» WORK INSTRUCTIONS
(1) Using the GeoPre project description, answer each question below.
(a) Which two scaling methods does it list for raster bands?
(b) What three formats can a target CRS be given in for reprojection?
(c) Which vector data type does it support?
(2) Restate word for word the part of the GeoPre project description starting with "Skip to main" and going on through "remote sensing applications.".
(3) Resume the GeoPre project description from the point where it stops.

» EXTRACTED TEXT

Skip to main content

No project description provided

Project description

GeoPre: Geospatial Data Processing Toolkit

GeoPre is a Python library designed to streamline common geospatial data operations, offering a unified interface for handling raster and vector datasets. It simplifies preprocessing tasks essential for GIS analysis, machine learning workflows, and remote sensing applications.

Key Features

  • Data Scaling:

    • Normalization (Z-Score) and Min-Max scaling for raster bands.
    • Prepares data for ML models while preserving geospatial metadata.
  • CRS Management:

    • Retrieve and compare Coordinate Reference Systems (CRS) across raster (Rasterio/Xarray) and vector (GeoPandas) datasets.
    • Ensure consistency between datasets with automated CRS checks.
  • Reprojection:

    • Reproject vector data (GeoDataFrames) and raster data (Rasterio/Xarray) to any target CRS.
    • Supports EPSG codes, WKT, and Proj4 strings.
  • No-Data Masking:

    • Handle missing values in raster datasets (NumPy/Xarray) with flexible masking.
    • Integrates seamlessly with raster metadata for error-free workflows.
  • Cloud Masking:

    • Identify and mask clouds in Sentinel-2 and Landsat imagery.
    • Supports multiple methods: QA bands, scene classification layers (SCL), probability bands, and OmniCloudMask AI-based detection.
    • Optionally mask cloud shadows for improved accuracy.
  • Band Stacking:

    • Stack multiple raster bands from a folder into a single multi-band raster for analysis.
    • Supports automatic band detection and resampling for different resolutions.

Supported Data Types

  • Raster: NumPy arrays, Rasterio DatasetReader, Xarray DataArray (via rioxarray).
  • Vector: GeoPandas GeoDataFrame.

» DATA FOR ANALYSIS
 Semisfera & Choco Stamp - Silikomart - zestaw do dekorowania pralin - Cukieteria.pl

--

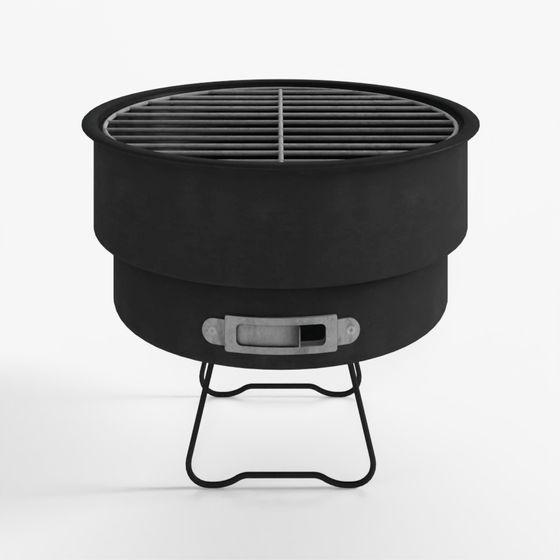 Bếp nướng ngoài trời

» RESPONSES
(1)
(a) Normalization (Z-Score) and Min-Max scaling.
(b) EPSG codes, WKT, and Proj4 strings.
(c) GeoPandas GeoDataFrame.

(2)
Skip to main content

No project description provided

Project description

GeoPre: Geospatial Data Processing Toolkit

GeoPre is a Python library designed to streamline common geospatial data operations, offering a unified interface for handling raster and vector datasets. It simplifies preprocessing tasks essential for GIS analysis, machine learning workflows, and remote sensing applications.

(3)
Benefits of GeoPre

  • Unified Workflow: Eliminates boilerplate code by providing consistent functions for raster and vector data.
  • Interoperability: Bridges gaps between GeoPandas, Rasterio, and Xarray, ensuring smooth data transitions.
  • Robust Error Handling: Automatically detects CRS mismatches and missing metadata to prevent silent failures.
  • Efficiency: Optimized reprojection and masking operations reduce preprocessing time for large datasets.
  • ML-Ready Outputs: Scaling functions preserve data structure, making outputs directly usable in machine learning pipelines.

Ideal for researchers and developers working with geospatial data, GeoPre enhances productivity by standardizing preprocessing steps and ensuring compatibility across diverse geospatial tools.

Installation

Ensure you have the required dependencies installed before using this library:

pip install numpy geopandas rasterio rioxarray xarray pyproj

Usage

1. Data Scaling

import numpy as np
from scaling_and_reproject import Z_score_scaling, Min_Max_Scaling

data = np.array([[10, 20, 30], [40, 50, 60]])
z_scaled = Z_score_scaling(data)
minmax_scaled = Min_Max_Scaling(data)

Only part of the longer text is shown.